10, 000 B.C.

This weekend I went and saw 10,000 B.C. with Tanya…. and boy was it a piece of crap. It was around 90 minutes I’d guess, but it felt like several millennia.

Putting aside all of the glaring historical inaccuracies for a moment, the film was a by-the-numbers bore. From the script I could have farted out, to the Last of the Mohicans “I’ll find you no matter where” moment, to the ending you could see coming from 10,000 years ago, the film did nothing but disappoint.

And it was so damn cheesy. Wise woman sees trouble coming. Warrior falls in love with pretty maiden. Maiden is kidnapped by evil primitive dudes, but not raped. Warrior chases after maiden. Warrior kills evil guys. Warrior kills evil leader.
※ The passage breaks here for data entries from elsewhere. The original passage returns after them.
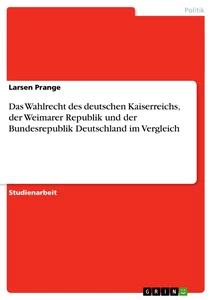 Title: Das Wahlrecht des deutschen Kaiserreichs, der Weimarer Republik und der Bundesrepublik Deutschland im Vergleich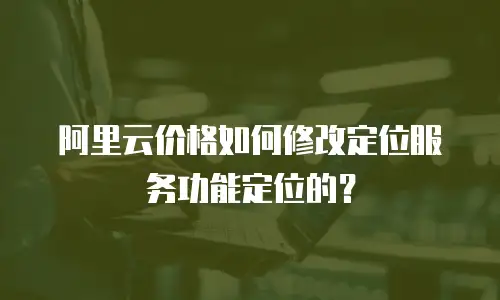 阿里云价格如何修改定位服务功能定位的？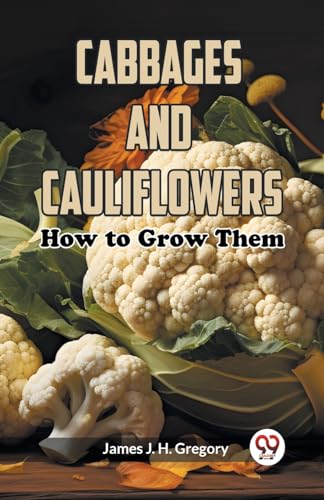 Cabbages and Cauliflowers: How to Grow Them von Double9 Books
Warrior frees slave peoples. Warrior saves maiden. Maiden and warrior go home and raise family. Kisses and love and happiness.

Now on to the historical inaccuracies. Domesticated Wooly Mammoths twice their actual size? Metal swords? Huge sailing ships? Handcuffs? Pyramids? Gold, Silver and gem-encrusted jewelry? Saddled, domesticated horses? Chili and corn crops? The list goes on and on. I know it’s just a movie, and it’s not supposed to be historically accurate, but c’mon! If you’re just going to do whatever you want, why not include a guy with a musket? Or Pterodactyls? Or Thor?
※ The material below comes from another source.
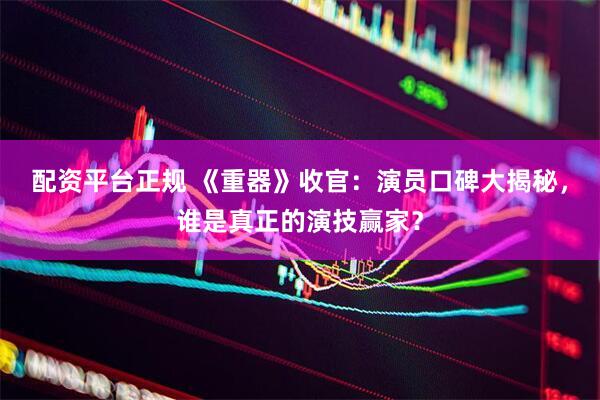 配资平台正规 《重器》收官：演员口碑大揭秘，谁是真正的演技赢家？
Then there’s the other stuff that was just weird and/or infuriating. Like the fact that one of these primitive motherfuckers suggested that the “Evil God” came from another planet… so these guys understand space, planets, and the possibility of extraterrestrial life? Or the fact that the “God”, and leader of the evil bad guys was a fat white man who sort of looked like Darth Vader without his helmet. Then there’s the fact that countless slaves were killed, but when the throng of violent warriors stormed in to the building with all the cowering priests, the action cut away, and no priests were seen getting killed. I guess it’s okay to show the death of regular folks, or gods, but not of priests. Or the fact that a gigantic sabre-toothed tiger would jump into a camp of men, growl, sniff the hero warrior, and then turn around and leave.

All in all, it was a wooly-mammoth sized turd. I give it 1.5 cave paintings out of 50.